The law of large numbers says that actual outcomes will approach the expected outcome as the sample grows. So, if your odds of success in Blackjack are 49% and you play once, you have a 49% chance of leaving with more money than you came with. If you play a few hands, you might still come out ahead. If you play 1000 hands, you are very likely to leave the casino with less than you came with.
Go Big or Go Home
I probably don’t need to convince most of you that betting your life savings on a game where the house has an advantage is unwise. But this decision process teaches us a valuable lesson:
In games where you have a low probability of success, your best chance at winning is to go big or go home. If you diversify your bets, you will almost certainly lose in the long run.

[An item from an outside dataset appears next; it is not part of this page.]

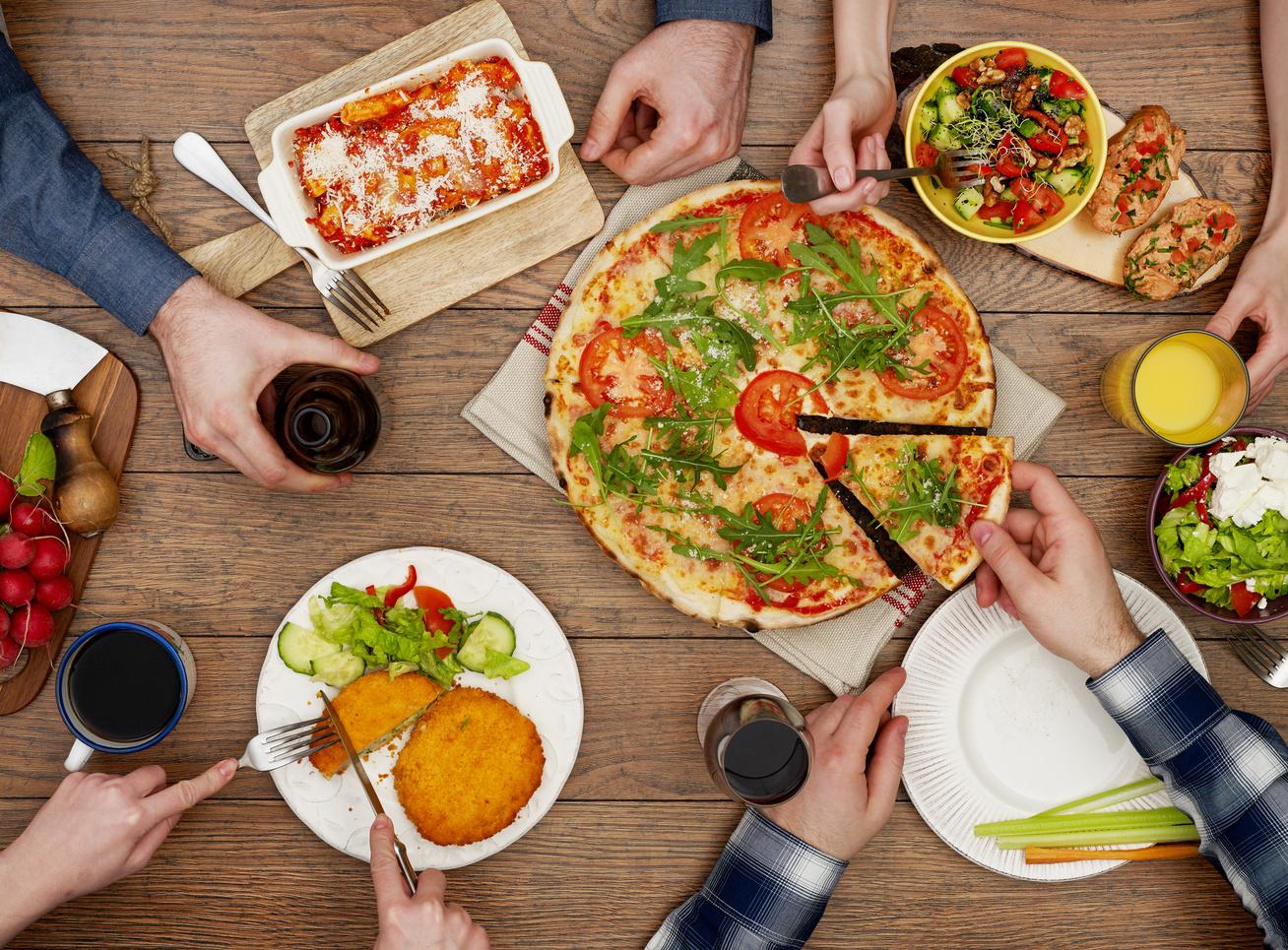 vacsora-pizza-etelek-asztalon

Of course, you may be thinking “But at least if a spread out my bets I’ll only lose a little.” This is true, if you spread $100,000 out over 1000 hands in a game where you expect to win 49% of the time, you would expect to leave the table with $98,000. Not a huge risk.
But the point is, if you’re going to play that way, then why even play the game? I can think of quite a few better uses of $2,000.
Investment Games
How does this apply to investing? I have written repeatedly about two games that some investors like to play: market timing and stock picking. On average, these are losing games for 2 reasons:
- Management fees paid to professional analysts to decide what and when to buy and sell
- Transactions costs of the actual buying and selling
Trying to outguess the market is expensive. As such, the odds of success in the games of market timing and stock picking are less than 50/50. (This WSJ article cites data that shows that 82% of U.S. mutual funds trailed benchmarks over 15 years.)

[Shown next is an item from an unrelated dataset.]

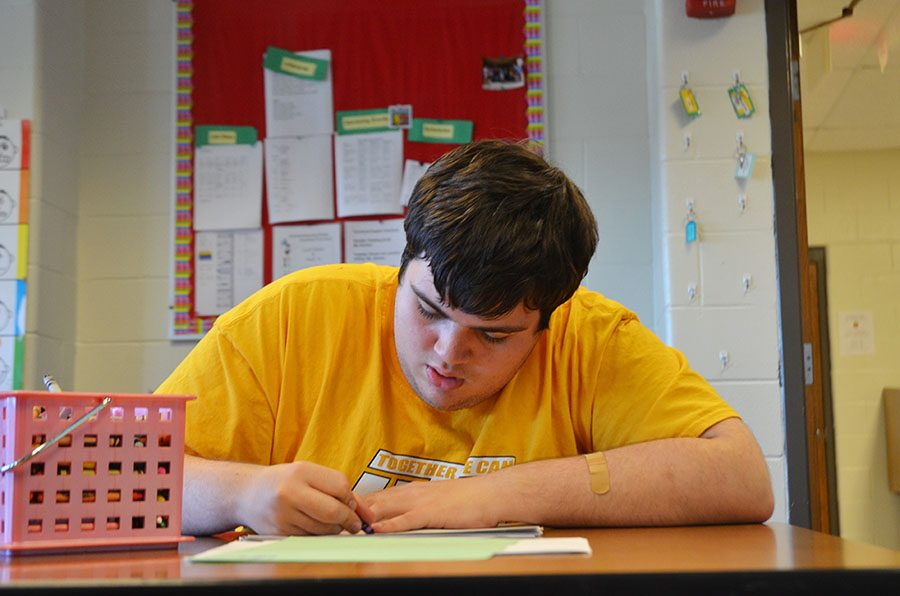 Chase Lonngren '20 has always been interested in art, but he took his first art class at Northwest Junior High.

Like Blackjack, if you diversify your market timing or stock picking bets, either by hiring many managers, employing several market timing strategies or diversifying your stock picks, you have a slim chance of beating the market over time.
Your diversified portfolio will end up looking a lot like the market, only with high fees and expenses.
If you really want to have a shot at beating the market, your best shot is to go big or go home. Hope to find the next hot tech company and bet the farm on it. Find a manager with an aggressive market timing strategy that looks promising and invests everything you’ve got.
If you make a good bet, you might retire with 10’s of millions and be able to buy the yacht and summer home of your dreams.
If you make a poor bet, you might have to keep working into your 80’s.
But at least you have a chance.
A More Rational Approach
Of course, I would never recommend such a strategy. Leaving your life goals up to chance just doesn’t seem prudent.
But then we are left with only one conclusion:
If you can’t stomach the boom or bust, highly concentrated approach to investing, you shouldn’t employ stock picking or market timing in your portfolio.
On average, they are losing propositions. In a diversified portfolio, they are very unlikely to add value in the long-run due to high fees and expenses.
If you believe in diversifying your risks, the rational approach is to minimize fees and expenses and turn your focus to more valuable questions like:
- How much risk should I be taking?
- How can a reduce my taxes, both now and in the future?
- How will I maintain discipline when markets become volatile?
- How much do I need to be saving to retire when and how I want?
- How much can I afford to spend in retirement without risking running out of money?
In other words, put the cards down, walk out of the casino, and do something productive with your money, rather than playing a game the house is bound to win.